I disagree that a driver can achieve a higher result than the car is capable of. All the driver can do is get as close to the car's maximum performance as possible. A driver can improve the car's position in a race by clever racing/strategy, yes, but the car has a single inherent best possible lap time no matter who is driving it - it's just that some drivers don't get as close to that time as others do.

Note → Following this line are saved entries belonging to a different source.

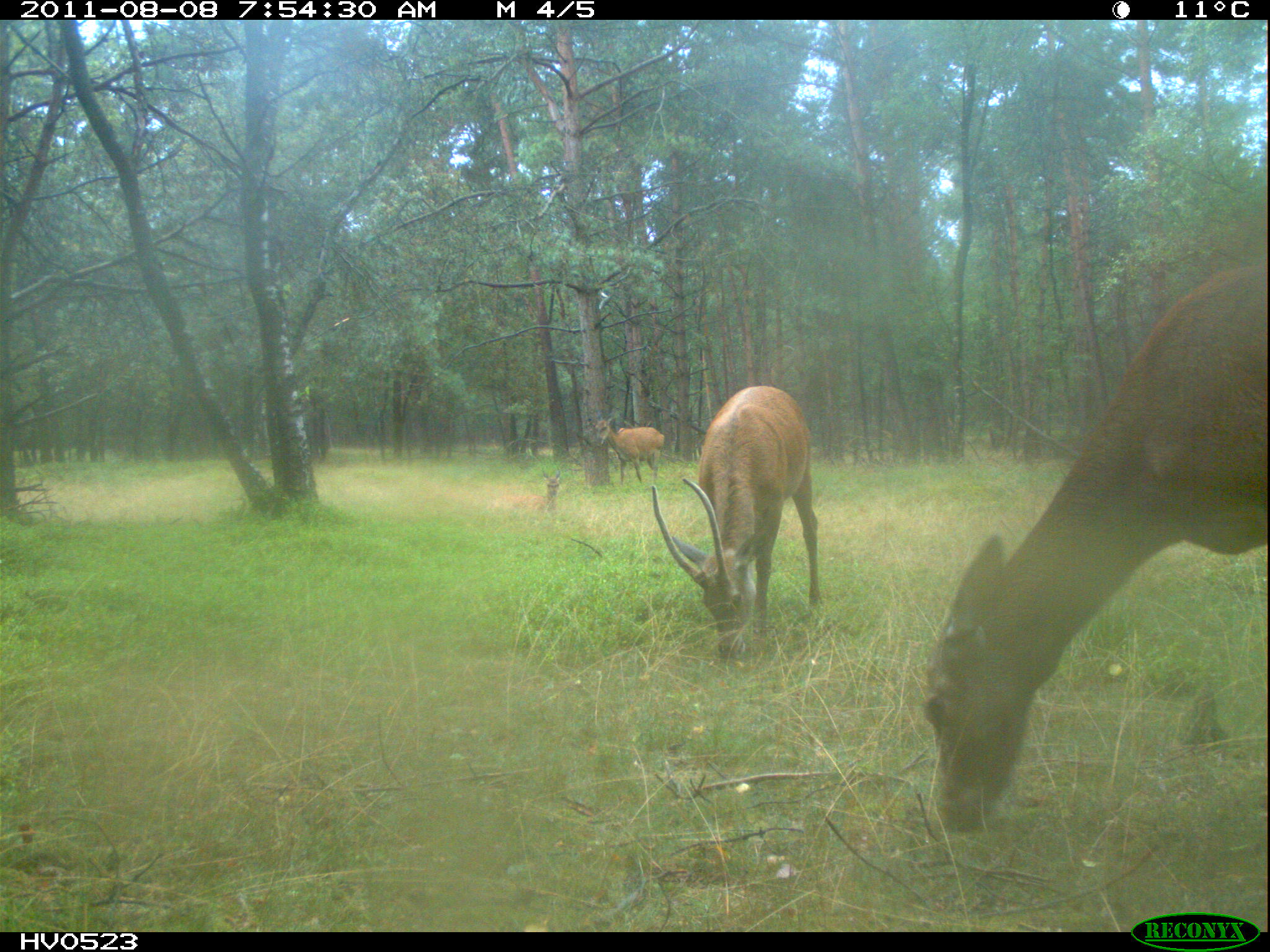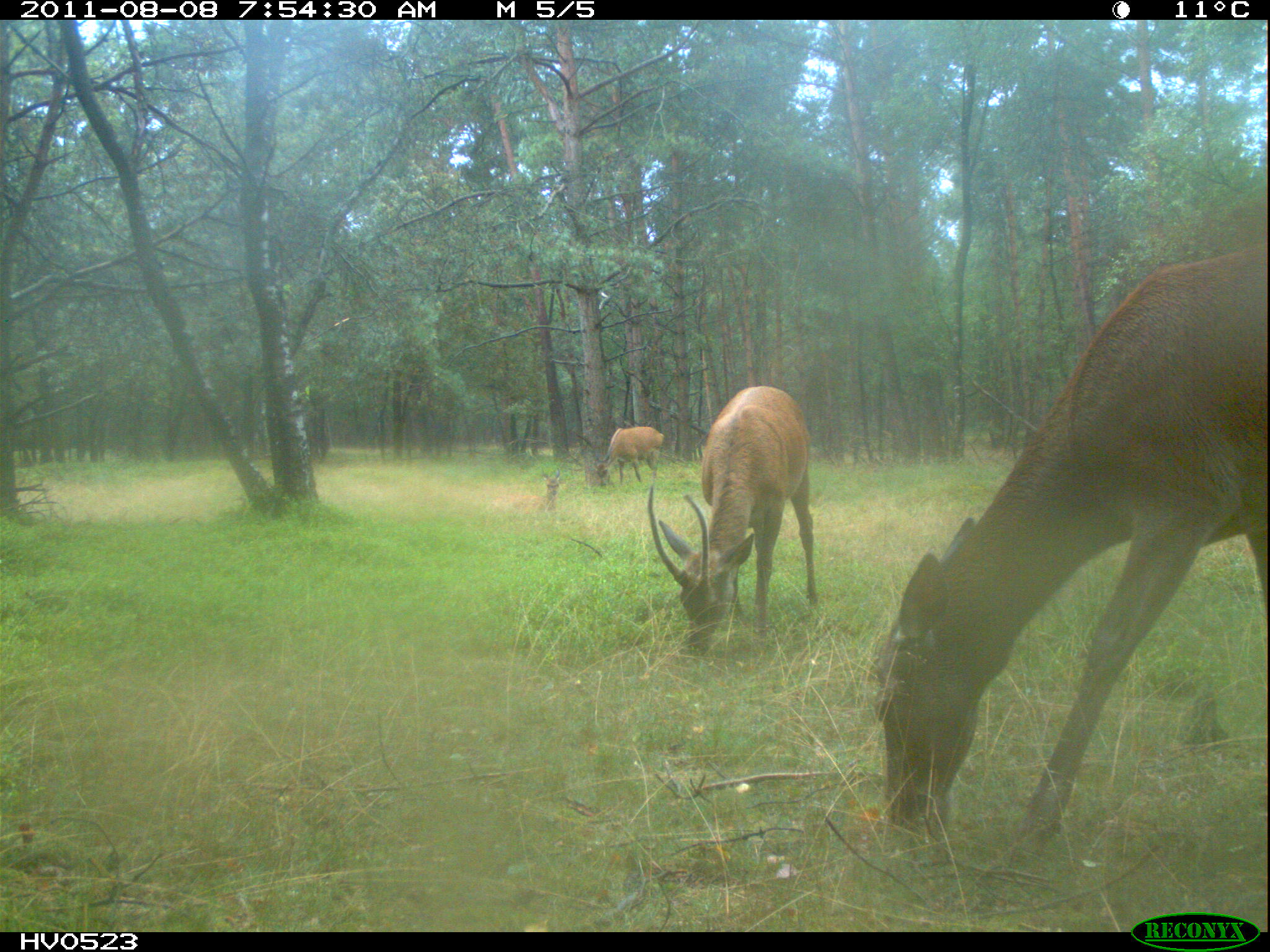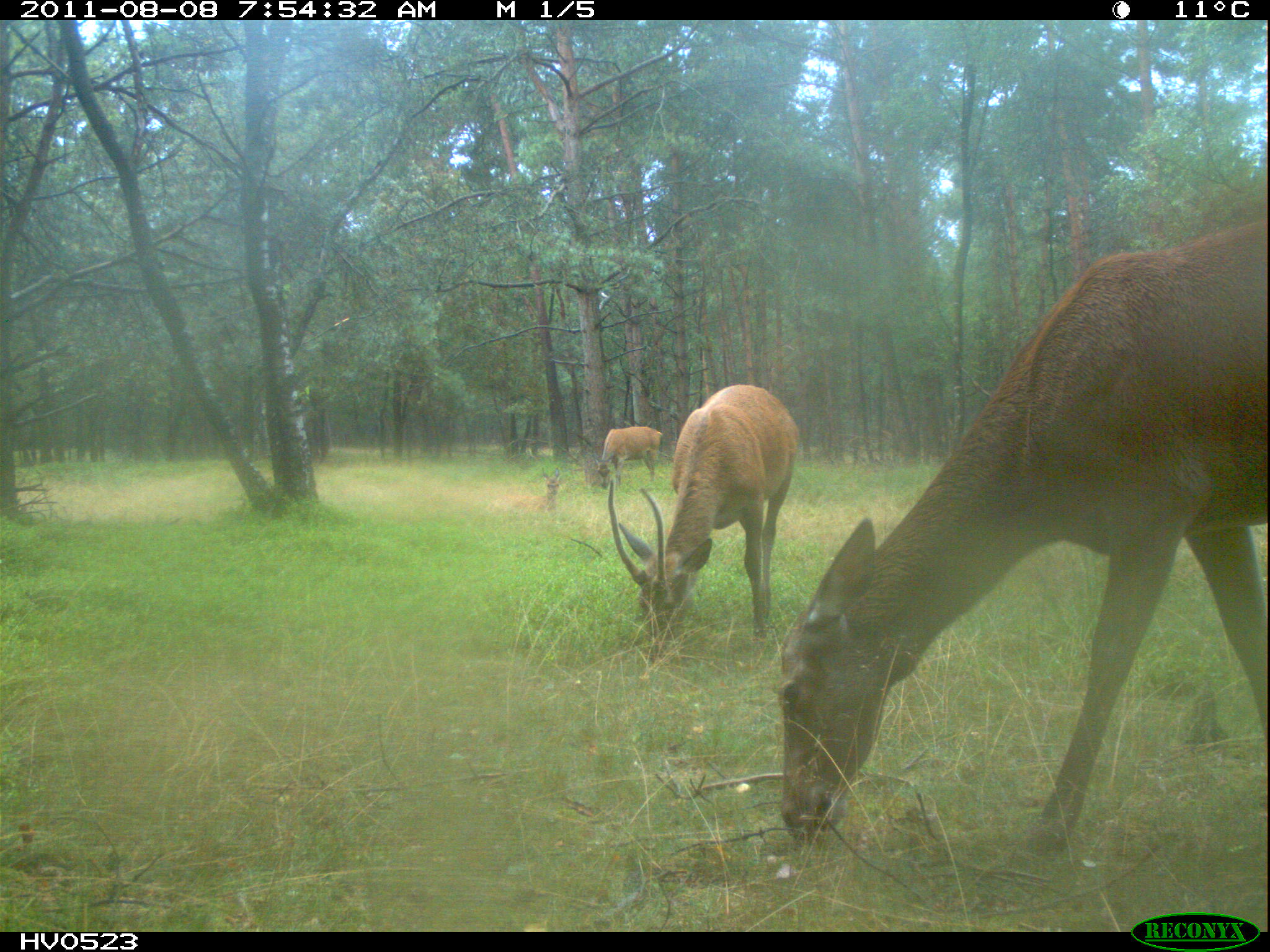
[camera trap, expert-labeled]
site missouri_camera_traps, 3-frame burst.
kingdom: Animalia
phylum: Chordata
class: Mammalia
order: Artiodactyla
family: Cervidae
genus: Cervus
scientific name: Cervus elaphus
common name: red deer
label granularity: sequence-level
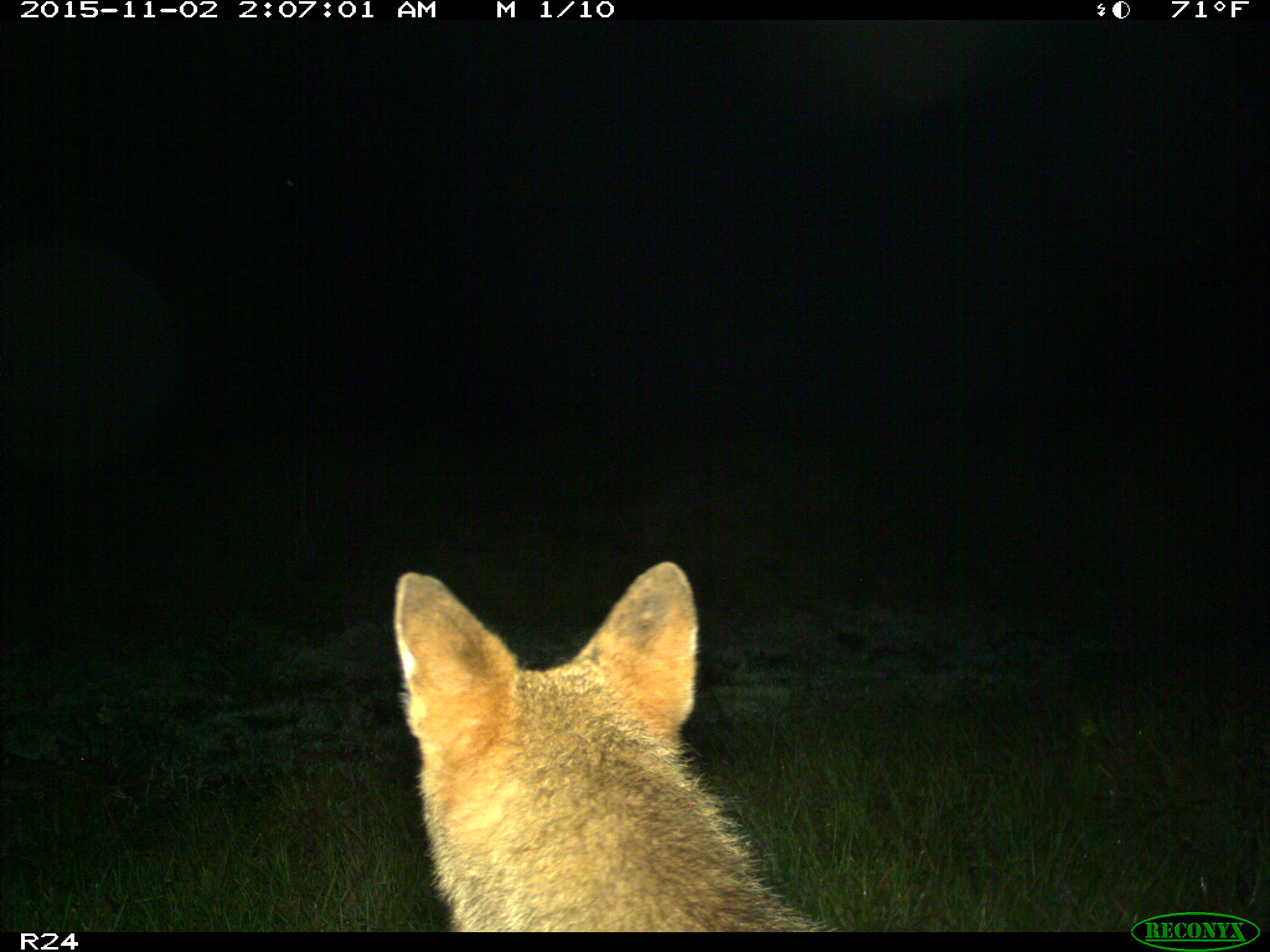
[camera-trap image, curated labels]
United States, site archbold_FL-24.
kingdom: Animalia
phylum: Chordata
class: Mammalia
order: Carnivora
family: Canidae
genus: Canis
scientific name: Canis latrans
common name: coyote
Canis latrans (coyote).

The best drivers are the ones that are most consistently able to get close to a car's best possible lap time at any stage and do so lap after lap. That's what sets the Michaels, the Ayrtons, the Fernandos, the Lewises, the Maxes apart from the rest - the ability to get more of a car's performance for more of the time. Think about Lewis chasing down Max in Hungary or Max doing the same to Lewis in France. Both great drives, yes, but it was because they just drove the car as close to its available performance for lap after lap - they weren't driving faster than the car was capable. Michael used to be great at that - Brawn would tell him "you need 5 qualifying-style laps before pitting" and Michael would do 5 qualifying-style laps. No one "out drives" the car (or any other silliness that the media love to say to promote a narrative).
What if Russell gets 98% out of his car, and the rivals get 95%, so despite Mercedes is a slower car Rusell manage to put it on pole?
I said that - drivers can get more out of a car than others might.
I´ve never used the term outdrive or whatever, but since drivers are not robots, yes, a really good lap can put X car higher than it should really be, if the driver did it better that the rest of drivers, or if they did some mistake
Again, you're saying a driver can put a car higher than it should be. They can't. The car can either do the lap time or it can't. George did a sensational job, no one is denying it, but the time he did is what the car is capable of, no more.
Media enjoy sensationalistic terms to get some clicks and views, but some others around here also enjoy sensationalism and statements like "none can outdrive his car because physics are physics". Yes, but drivers are drivers, not robots, so results can change drastically depending on drivers perfomance, wich means that cars can also qualify higher or lower than it should really be if the driver got from it more than his rivals, obviously he can´t get more than 100%, but he can certainly get more than his rivals :wink:
It's the "higher than it should do" that annoys me. If the driver does a lap time, then it's because the car is capable of that time. All a driver can do is perform better than those in the similar cars (so just his team mate, in F1).

When Senna qualified in Monaco 1.4s faster than Prost in 1988, that was just because Prost wasn't able to get the lap time out of the car. The car was capable of doing it or Senna wouldn't have got the time he got. Likewise Hamilton being 1.5s faster than Bottas in qualifying for the 2020 Styrian Grand Prix. Hamilton just got more out of the car than Bottas did. The car was capable of that time (and perhaps even quicker).
If you are more fortunate than others, build a larger table not a taller fence.

User avatar
Sieper
73
Joined: 14 Mar 2017, 15:19

Re: 2022 Hungarian Grand Prix - Hungaroring, July 29 - 31

Post

But imagine this, the car is not able of riding a kerb without unsettling the rear so you can’t go on the gas without being sure how the car will react until it has settled it self. But you turn in late aggressively jump the kerb as straight as possible and go on the gas too early and it works as this time it settled in the hoped way. Have you then been faster then what the car allows for, depending on your skill and the luck of the draw?